His demeanor didn't change; he didn't move from the doorway, his arms gripping the frame, supporting his weight. "Because, if you keep it tucked away, it grows, changes, morphs with your imagination into undefeatable obstacles that will paralyz
e you. Get it out there, where you can hear it, see it, deal with it."
"How do I deal with it when I'm not in control of it!" I yelled and pushed past Anthony, stomping to the living room where I could pace.
"What aren't you in control of?" He followed me, sitting on the sofa, again taking a position of complete relaxation that belied the fury stirring in my belly.
His calmness irritated me. "Why are you…you?"
"What's that supposed to mean?"
"I'm having a nervous breakdown, and you look like you're ready to take a nap." I tried to control my breathing; it was twenty steps from the dining table to the French doors; one breath every five steps. Five steps breathe in, five steps breathe out.
"Would you prefer if I stormed around the room, throwing my hands up and yelling?"
"YES!"
"Fine!" He surged to his feet and took a position behind me, following me around the room.
Staying less than a foot away from me, he spoke fast. "All we need is some music to cut out, and we can scramble to find a seat. Just note, you may run faster than I, but I am a champion at musical chairs."
The image he conjured was so ludicrous I couldn't hold back a giggle.

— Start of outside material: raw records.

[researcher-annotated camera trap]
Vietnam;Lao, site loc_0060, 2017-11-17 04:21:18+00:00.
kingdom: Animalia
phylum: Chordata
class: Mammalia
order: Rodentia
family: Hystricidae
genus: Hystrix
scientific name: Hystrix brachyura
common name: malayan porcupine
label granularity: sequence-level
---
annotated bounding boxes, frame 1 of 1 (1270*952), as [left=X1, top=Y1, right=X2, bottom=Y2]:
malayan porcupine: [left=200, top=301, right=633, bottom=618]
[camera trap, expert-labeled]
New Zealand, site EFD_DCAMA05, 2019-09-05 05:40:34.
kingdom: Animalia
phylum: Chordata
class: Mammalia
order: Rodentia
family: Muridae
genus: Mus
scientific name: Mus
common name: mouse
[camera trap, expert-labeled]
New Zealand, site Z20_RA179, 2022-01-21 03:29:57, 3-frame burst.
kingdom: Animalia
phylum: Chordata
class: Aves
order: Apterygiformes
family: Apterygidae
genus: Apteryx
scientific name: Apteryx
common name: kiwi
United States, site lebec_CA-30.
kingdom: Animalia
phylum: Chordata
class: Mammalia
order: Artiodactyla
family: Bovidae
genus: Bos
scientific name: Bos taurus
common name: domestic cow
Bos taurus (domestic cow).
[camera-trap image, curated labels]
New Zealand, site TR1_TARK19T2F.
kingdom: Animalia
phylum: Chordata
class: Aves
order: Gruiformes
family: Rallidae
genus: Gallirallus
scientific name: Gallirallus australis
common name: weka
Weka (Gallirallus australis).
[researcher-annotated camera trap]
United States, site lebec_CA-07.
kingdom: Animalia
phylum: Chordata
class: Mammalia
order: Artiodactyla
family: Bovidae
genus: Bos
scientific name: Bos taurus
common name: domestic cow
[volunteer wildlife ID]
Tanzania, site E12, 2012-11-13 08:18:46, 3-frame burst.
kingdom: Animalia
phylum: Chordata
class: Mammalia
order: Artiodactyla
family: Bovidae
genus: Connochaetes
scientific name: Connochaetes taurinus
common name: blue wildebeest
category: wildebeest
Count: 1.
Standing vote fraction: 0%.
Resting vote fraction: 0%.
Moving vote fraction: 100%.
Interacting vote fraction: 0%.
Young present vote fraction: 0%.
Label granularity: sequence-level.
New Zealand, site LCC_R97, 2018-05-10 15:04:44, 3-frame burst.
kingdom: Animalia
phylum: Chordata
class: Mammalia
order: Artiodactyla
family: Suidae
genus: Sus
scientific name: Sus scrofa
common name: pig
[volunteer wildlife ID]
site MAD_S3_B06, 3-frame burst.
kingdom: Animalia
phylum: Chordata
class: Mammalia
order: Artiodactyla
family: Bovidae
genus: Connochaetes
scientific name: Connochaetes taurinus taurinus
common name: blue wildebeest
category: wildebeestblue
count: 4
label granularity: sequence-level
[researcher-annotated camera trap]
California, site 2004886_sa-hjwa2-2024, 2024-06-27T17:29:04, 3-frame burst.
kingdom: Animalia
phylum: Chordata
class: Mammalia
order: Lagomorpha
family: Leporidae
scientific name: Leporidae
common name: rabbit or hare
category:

I could see him watching me closely, gauging which seat I would try for if or when the music stopped and then sliding in under me, so I ended up sitting on his lap—not a terrible place to end up.
Distracted from my meltdown, I contemplated testing his so-called champion reflexes. "Don't try it…." He warned. "You'll lose." The taunt was hard to resist.
We were both competitive, something discovered while on the farm. Our fun runs would end up in sprints as we rounded the turn back to the guesthouse. Finding a few board games, the winner was not at all gracious, rubbing salt in the loss for hours after. I think we tried to one-up each other with verbal slayings as well. If memory served, we tied at four wins each. I best him here and I'll be ahead, as well as recover some of my dignity.
Who was I kidding? My dignity would only take a further hit if I played his game. But I couldn't back down from the challenge.